You might be detecting that this book really likes Big Stuff and for all that bellyaching I thought it did a decent job conveying an impression of scale. Arguably the whole book, on some level, is about scale and levels, but specifically here I’m talking about the size of the space empire. While a lot of it did come down to just saying “billions and trillions” over and over, it played around with that scale for a bit to give you a chance to orient yourself, and I thought it really worked! The stuff later on about shooting bullets at planets like you’re that run of X-Men from the mid-2000s : good.
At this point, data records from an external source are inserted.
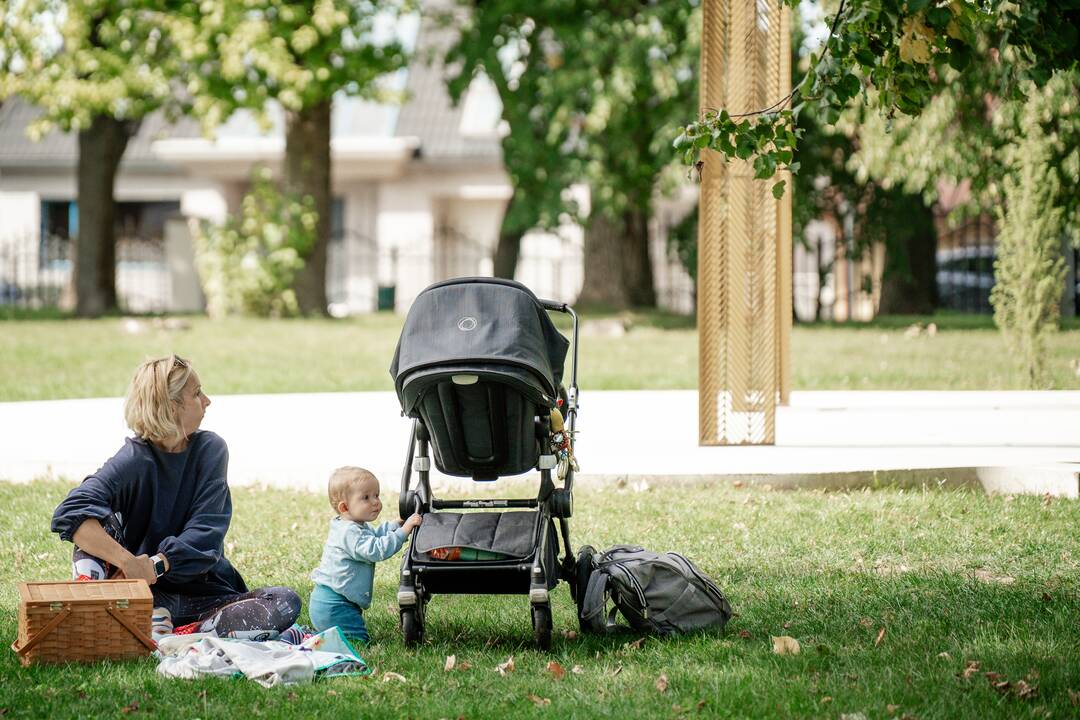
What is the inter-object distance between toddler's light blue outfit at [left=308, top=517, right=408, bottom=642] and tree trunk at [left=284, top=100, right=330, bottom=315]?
Answer: 18.9 metres

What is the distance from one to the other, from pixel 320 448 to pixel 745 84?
14.0 ft

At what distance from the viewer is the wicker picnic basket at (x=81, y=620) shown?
201 inches

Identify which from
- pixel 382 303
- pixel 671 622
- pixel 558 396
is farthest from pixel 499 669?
pixel 382 303

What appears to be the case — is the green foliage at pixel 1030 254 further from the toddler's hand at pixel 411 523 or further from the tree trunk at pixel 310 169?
the tree trunk at pixel 310 169

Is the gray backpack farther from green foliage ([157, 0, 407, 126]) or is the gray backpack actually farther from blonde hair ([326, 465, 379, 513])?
A: green foliage ([157, 0, 407, 126])

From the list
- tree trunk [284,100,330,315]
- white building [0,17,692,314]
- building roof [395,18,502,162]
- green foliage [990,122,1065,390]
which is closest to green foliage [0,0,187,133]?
tree trunk [284,100,330,315]

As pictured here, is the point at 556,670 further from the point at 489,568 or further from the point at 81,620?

The Network AI is in a big 10D chess game with an organic cluster-mind called Observer, which largely seemed to exist to set up an order/chaos dichotomy, and in general is fine but feels a bit thin on mechanical detail. An consciousness emerging out of a huge, huge, huge amount of networked computers? Sure, I have no trouble buying that. A collective intelligence that’s basically just “a bunch of dudes who are somehow the same?” You might have to unpack that one, even just a little, to take me with you on it. This is pretty much the big issue with the book's back half: once it lets things got abstracted a little too far, the author decided to get a bit too “it’s like poetry, it rhymes”. There are what feel like plot holes, and there are points, particularly later on, where it’s not clear on exactly what plane of materiality we’re operating, particularly after the main character gets swallowed by a sentient liquid monster which exists to catalogue all the information in the universe, and their consciousness is resurrected by the AI. It also butts up against the problem that all books of this kind do: you’re probably not going to be able to write something that’s actually capital-P profound in a philosophical sense, so what you get is ancient aliens again, a weird location where The Abstractions Of Higher Thought Are Visualised As A Beach, etc.
I feel like I'm putting the boot in quite a lot here, but I did very much like the book. It's an enjoyable read and it has a lot of energy to it. It's really trying for something, and I appreciate the ambition even if its reach does frequently exceed its grasp. There are just so many ideas in here which I think could've really shone if allowed to fully develop.